Council hires energy contractor; Investigating possible sites for solar power

June 6, 2014

By Lisa Capobianco
Staff Writer
The Town Council voted unanimously to approve an energy company looking to install solar panels on several sites in Southington.
Town Manager Garry Brumback said the project would take advantage of some sites currently not being used to generate power with the hopes of saving utility costs. During a recent meeting, Brumback recommended the council to choose Greenskies Renewable Energy LLC, a Connecticut-based solar integrator that specializes in solar financing, system design, project implementation, system monitoring and maintenance. The Council voted 7 to 0 in favor of choosing Greenskies.
“I think it’s an extraordinary testimony to our motto, the ‘city of progress,’” said Brumback. “We’re seeing it in reusing property that is otherwise not being used.”
Centerplan Construction Company LLC serves as the Engineering, Procurement and Construction (EPC) partner of Greenskies. Centerplan handles both construction management and actual performance on site, between breaking ground and commissioning.
“We would be entering into a 20-year contract where no upfront costs of money would be required—you’d be saving roughly half of what you’re currently paying in electrical rates and we summarized the total savings over the 20-year process,” said Andrew Chester, the principal of Greenskies.

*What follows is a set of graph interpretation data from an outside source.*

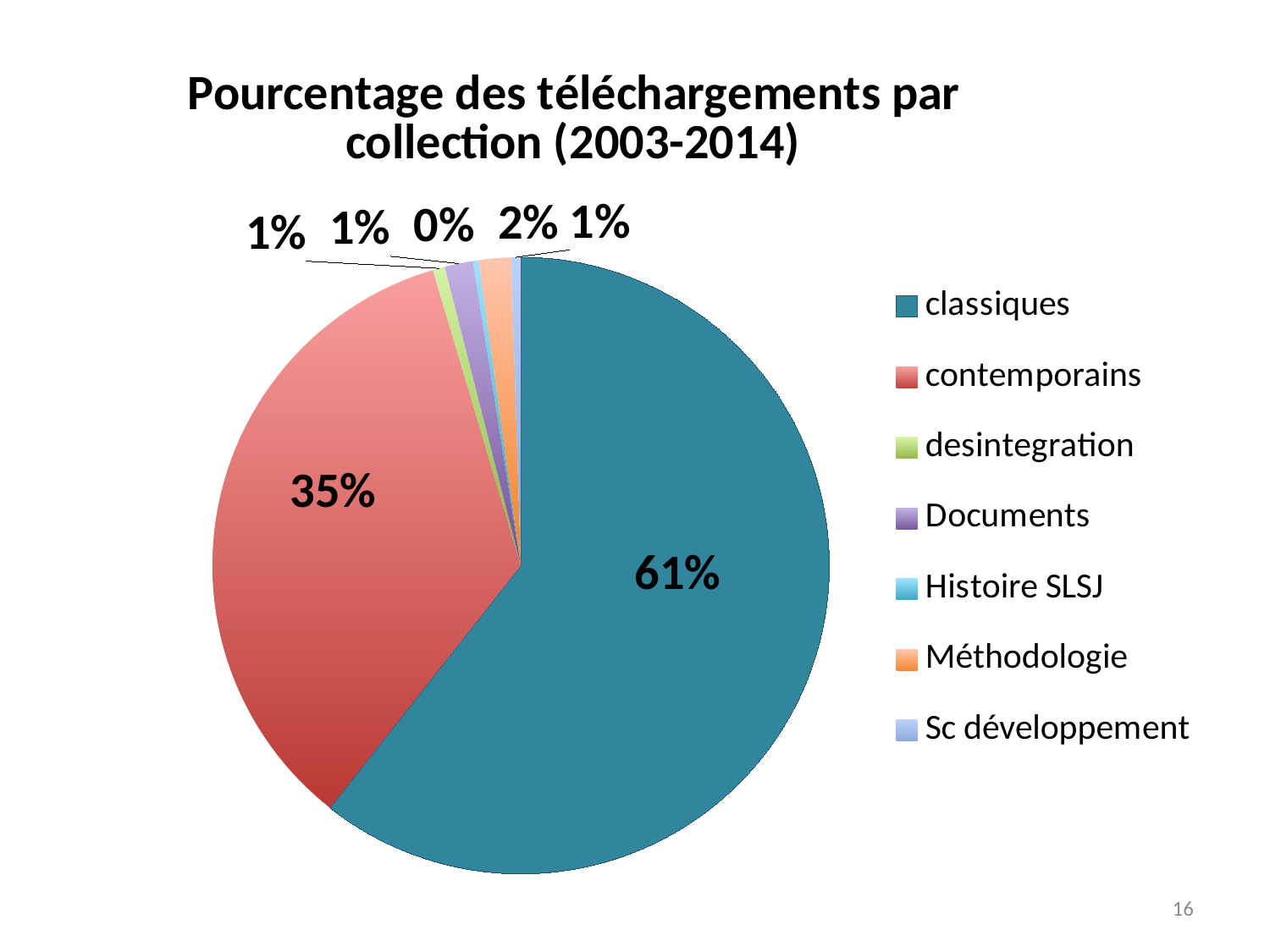
Which has a larger share of downloads, contemporains or Méthodologie? contemporains What percentage of downloads does the contemporains collection account for? 35% What is the title of the chart? Pourcentage des téléchargements par collection (2003-2014) What percentage is shown for the Histoire SLSJ slice? 0% How many percentage points larger is the classiques share than the contemporains share? 26 Which collection has the smallest share of downloads? Histoire SLSJ What colour is the slice representing the classiques collection? teal blue What percentage of downloads does the classiques collection account for? 61% What type of chart is shown on the slide? pie chart Which collection has the largest share of downloads? classiques How many collections are listed in the legend? 7 What percentage is shown for the Méthodologie slice? 2%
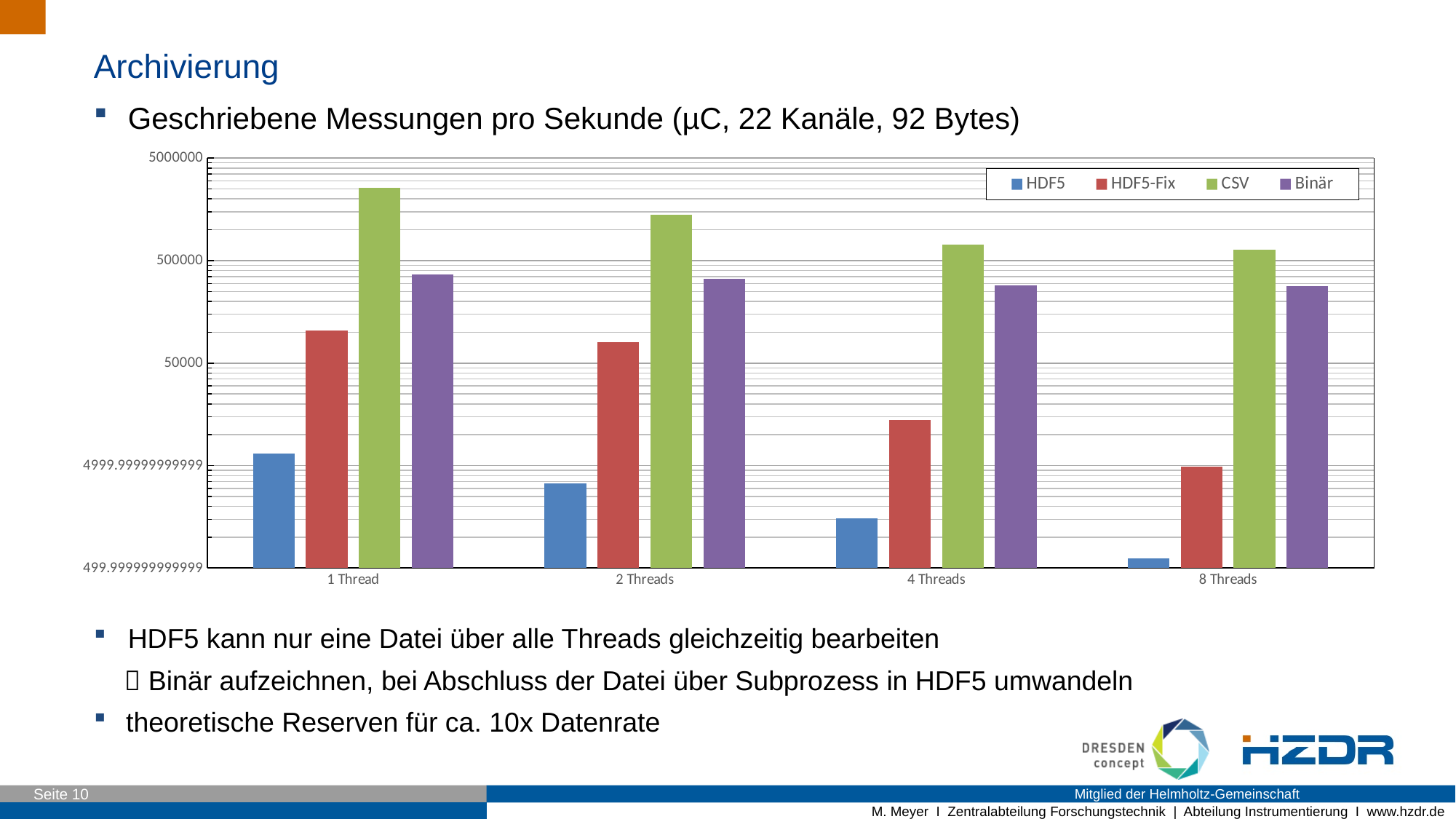
Which series has the highest bar in the 1 Thread category? CSV Do the HDF5 values rise or fall as the number of threads increases from 1 Thread to 8 Threads? fall In the 2 Threads category, which is larger, CSV or Binär? CSV Which series has the lowest bar in the 8 Threads category? HDF5 Is the value for HDF5-Fix at 4 Threads greater or less than 50000? less Is the value for Binär at 4 Threads greater or less than 500000? less In the 4 Threads category, which is larger, HDF5 or HDF5-Fix? HDF5-Fix How many series does the chart's legend list? 4 What kind of chart is shown on the slide? bar chart Is the value for CSV at 1 Thread greater or less than 500000? greater Which colour represents the CSV series in the chart? green How many thread categories are shown on the x axis of the chart? 4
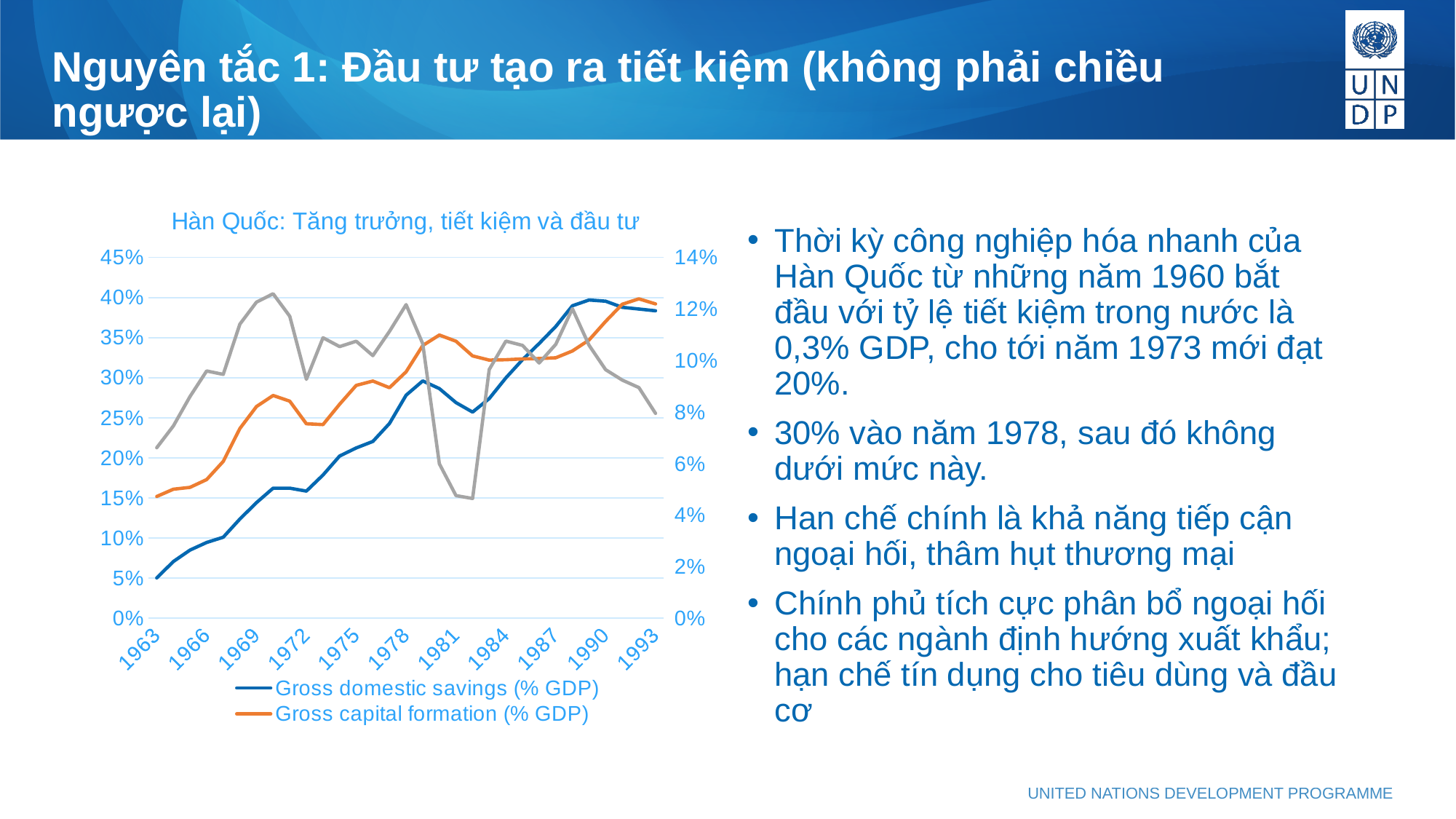
Is the value for Gross domestic savings (% GDP) in 1993 greater or less than 35%? greater What kind of chart is shown on the slide? line chart Does the Gross domestic savings (% GDP) line generally rise or fall from 1963 to 1978? rise What is the highest value shown on the left vertical axis? 45% In 1963, which is larger: Gross domestic savings (% GDP) or Gross capital formation (% GDP)? Gross capital formation (% GDP) Is the value for Gross domestic savings (% GDP) in 1963 greater or less than 10%? less What is the title of the chart? Hàn Quốc: Tăng trưởng, tiết kiệm và đầu tư Is the value for Gross capital formation (% GDP) in 1963 greater or less than 10%? greater In 1990, which is larger: Gross domestic savings (% GDP) or Gross capital formation (% GDP)? Gross domestic savings (% GDP) How many series does the chart legend list? 2 How many year labels are shown on the x axis? 11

During a presentation to the council, Chester noted three proposed school sites for solar installations, including Plantsville Elementary School, Hatton School and South End School. The installation at Plantsville School would be located on the rooftop and the remaining installations (at Hatton and South End Schools) would be mounted on the ground. The installation at South End School would be located on town-owned property.
“Whether it’s on the roof or the ground, we are installing a solar panel that sits on some form of racking, and we are tying the power into the distribution network of that facility,” said Chester, adding that his company has spoken with school administrators about the sites. “It’s called a behind-the-meter solar installation…that facility physically uses the power after it’s created.”
Chester said the solar installation at Plantsville School would bring savings of $414,024 over the course of the contract. At Hatton and South End Schools, the solar panels would bring a total of $850,017 in savings, Chester added.
Chester said the fourth proposed site, the Old Turnpike Landfill on Old Turnpike Road, would include a “virtual net metering.” Under this project, the meter would be installed on the ground, and would bring a total savings of $1,347,184.
“A meter would be installed where the power would flow through and the meter would spin backwards,” said Chester. “You get credits for the power that is generated at that site, and the town can elect up to five beneficial counts to then send those metered credits to.”
After construction is completed for each project, Greenskies would be responsible for the entire maintenance and upkeep of the new installations. Chester said the company has 24-hour monitoring equipment to track production.
“That monitoring can also be linked to your town website, to schools where it can be put on televisions and teachers can discuss through imagery of the actual facility itself,” said Chester, who later commented that Greenskies would consider upgrading technology as it develops if doing so making sense economically. “We do have two annual check-ups, but it’s also monitored live, so the emergency service can be done in a timely manner.”